Word for word, retype the tail of the data below, starting with the line that has "United States, site lebec_CA-26." and including the last line.

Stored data
━━━
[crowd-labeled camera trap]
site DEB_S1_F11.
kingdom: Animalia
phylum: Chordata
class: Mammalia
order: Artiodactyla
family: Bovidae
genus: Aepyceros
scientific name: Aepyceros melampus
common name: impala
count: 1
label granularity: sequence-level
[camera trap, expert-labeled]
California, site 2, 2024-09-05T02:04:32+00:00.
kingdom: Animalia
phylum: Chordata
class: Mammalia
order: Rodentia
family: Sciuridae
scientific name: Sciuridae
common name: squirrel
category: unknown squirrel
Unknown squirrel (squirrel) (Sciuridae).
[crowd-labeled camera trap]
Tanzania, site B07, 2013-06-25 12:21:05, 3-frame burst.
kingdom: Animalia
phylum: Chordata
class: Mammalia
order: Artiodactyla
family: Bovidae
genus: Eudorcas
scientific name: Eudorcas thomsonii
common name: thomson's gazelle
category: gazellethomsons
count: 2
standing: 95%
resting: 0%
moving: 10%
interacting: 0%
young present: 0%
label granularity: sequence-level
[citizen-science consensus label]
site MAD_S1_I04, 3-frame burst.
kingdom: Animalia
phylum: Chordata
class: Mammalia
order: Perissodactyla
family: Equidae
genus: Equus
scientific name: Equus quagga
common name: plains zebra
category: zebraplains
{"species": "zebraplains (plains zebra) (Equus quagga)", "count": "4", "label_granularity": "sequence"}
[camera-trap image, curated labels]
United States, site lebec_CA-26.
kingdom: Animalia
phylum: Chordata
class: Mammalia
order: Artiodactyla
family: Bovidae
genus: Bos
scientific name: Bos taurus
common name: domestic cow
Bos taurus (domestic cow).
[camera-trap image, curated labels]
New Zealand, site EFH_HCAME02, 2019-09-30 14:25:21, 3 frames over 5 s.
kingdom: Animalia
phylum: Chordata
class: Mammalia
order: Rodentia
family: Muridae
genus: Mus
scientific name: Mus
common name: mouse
━━━
§ EXERCISE OUTPUT
United States, site lebec_CA-26.
kingdom: Animalia
phylum: Chordata
class: Mammalia
order: Artiodactyla
family: Bovidae
genus: Bos
scientific name: Bos taurus
common name: domestic cow
Bos taurus (domestic cow).
[camera-trap image, curated labels]
New Zealand, site EFH_HCAME02, 2019-09-30 14:25:21, 3 frames over 5 s.
kingdom: Animalia
phylum: Chordata
class: Mammalia
order: Rodentia
family: Muridae
genus: Mus
scientific name: Mus
common name: mouse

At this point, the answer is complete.